Without including the pictures, copy out every line below.

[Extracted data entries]
Content starts

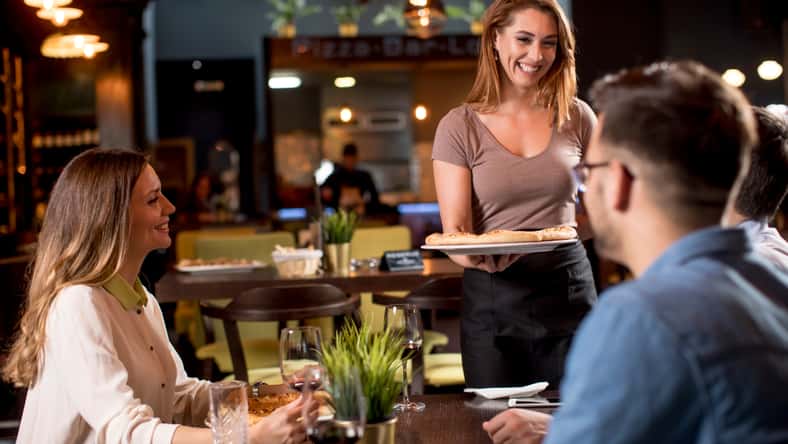 Pretty waiter woman serving group of friends with food in the restaurant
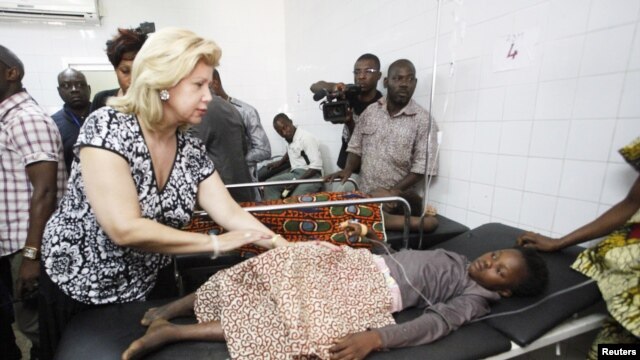 L’épouse du  président Alassane Ouattara, Dominique, au chevet des personnes blessées lors de la bousculade qui s'est produite après des feux d'artifice à Abidjan, 1er Janvier 2013. Plus de 60 personnes ont été écrasées à mort dans une bousculade devant un stade.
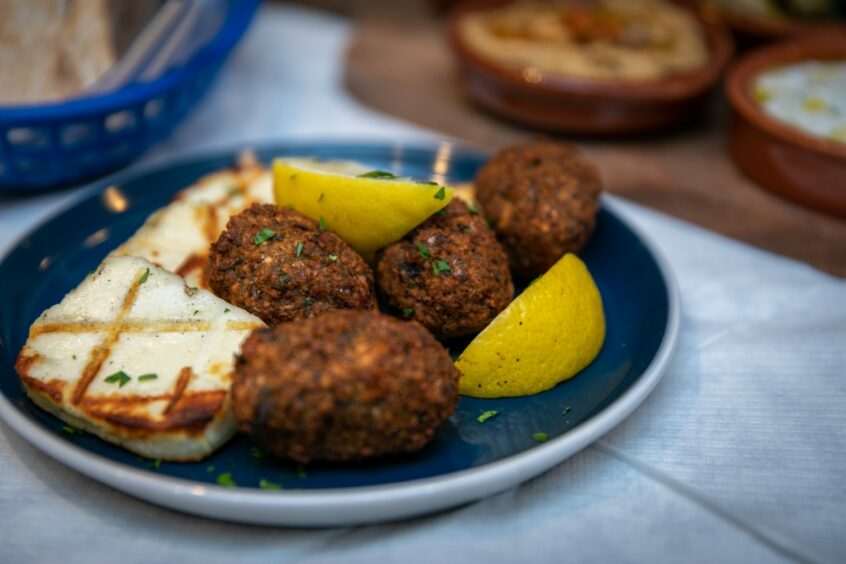 A plate of halloumi and falafel with two slices of lemons.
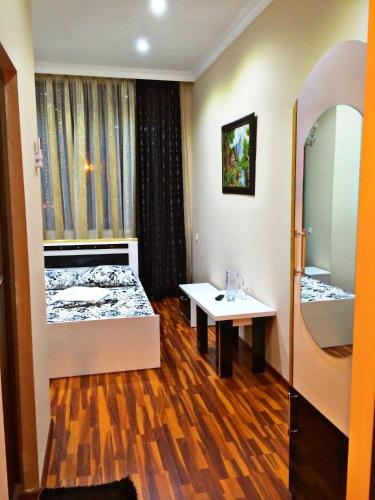 a room with a bed and a sink and a mirror at Golden House in Batumi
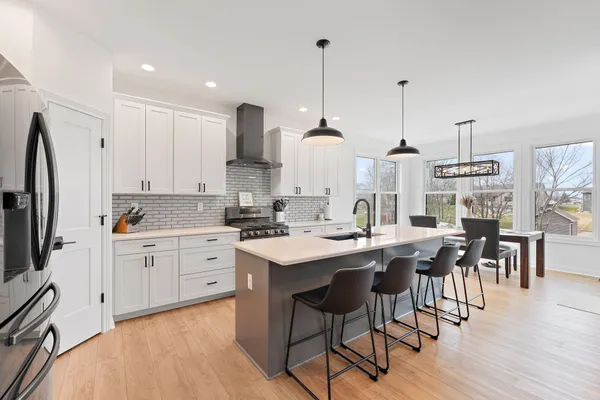 a open kitchen with stainless steel appliances granite countertop a sink stove and wooden floor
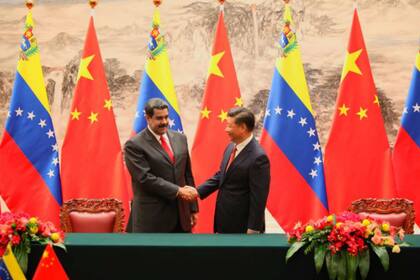 Un encuentro entre los presidentes Nicolás Maduro y Xi Jinping.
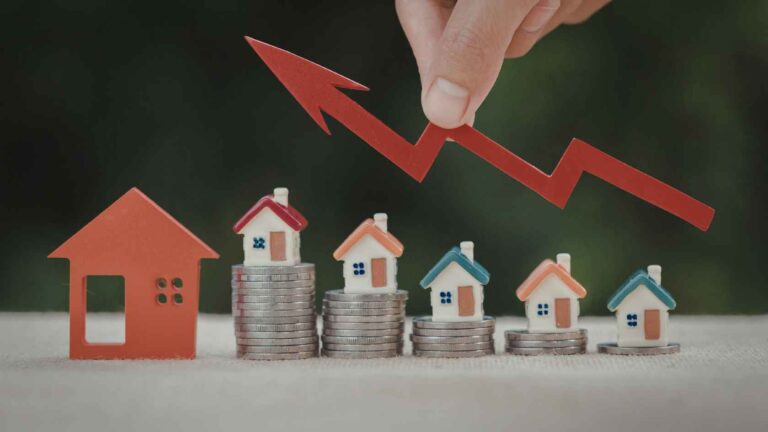 Bali Residential Property Prices concept showing miniature houses on stacked coins with a rising red arrow symbolizing market growth in Q4 2025.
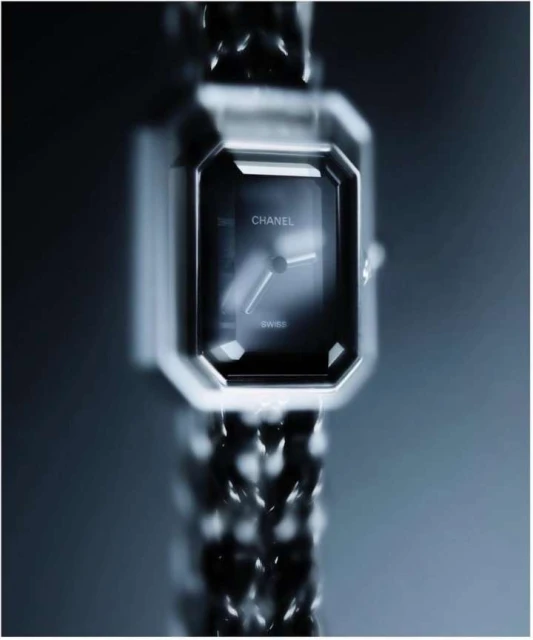 Close-up of a square, black Chanel wristwatch with a silver chain band on a gradient grey background, luxury fashion accessory.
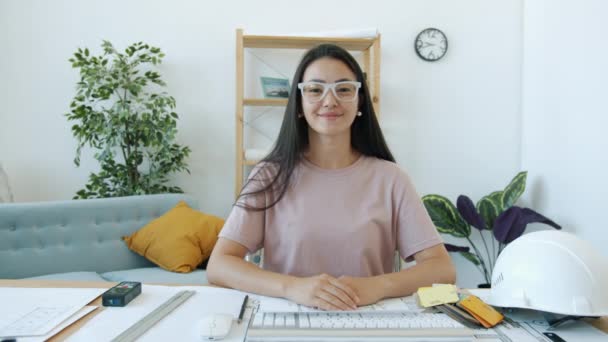 Joven mujer asiática arquitecta charlando mirando a la cámara durante la videollamada en línea desde casa — Vídeo de stock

Content ends

● **RESULT OF THIS TASK**:
 Pretty waiter woman serving group of friends with food in the restaurant
 L’épouse du  président Alassane Ouattara, Dominique, au chevet des personnes blessées lors de la bousculade qui s'est produite après des feux d'artifice à Abidjan, 1er Janvier 2013. Plus de 60 personnes ont été écrasées à mort dans une bousculade devant un stade.
 A plate of halloumi and falafel with two slices of lemons.
 a room with a bed and a sink and a mirror at Golden House in Batumi
 a open kitchen with stainless steel appliances granite countertop a sink stove and wooden floor
 Un encuentro entre los presidentes Nicolás Maduro y Xi Jinping.
 Bali Residential Property Prices concept showing miniature houses on stacked coins with a rising red arrow symbolizing market growth in Q4 2025.
 Close-up of a square, black Chanel wristwatch with a silver chain band on a gradient grey background, luxury fashion accessory.
 Joven mujer asiática arquitecta charlando mirando a la cámara durante la videollamada en línea desde casa — Vídeo de stock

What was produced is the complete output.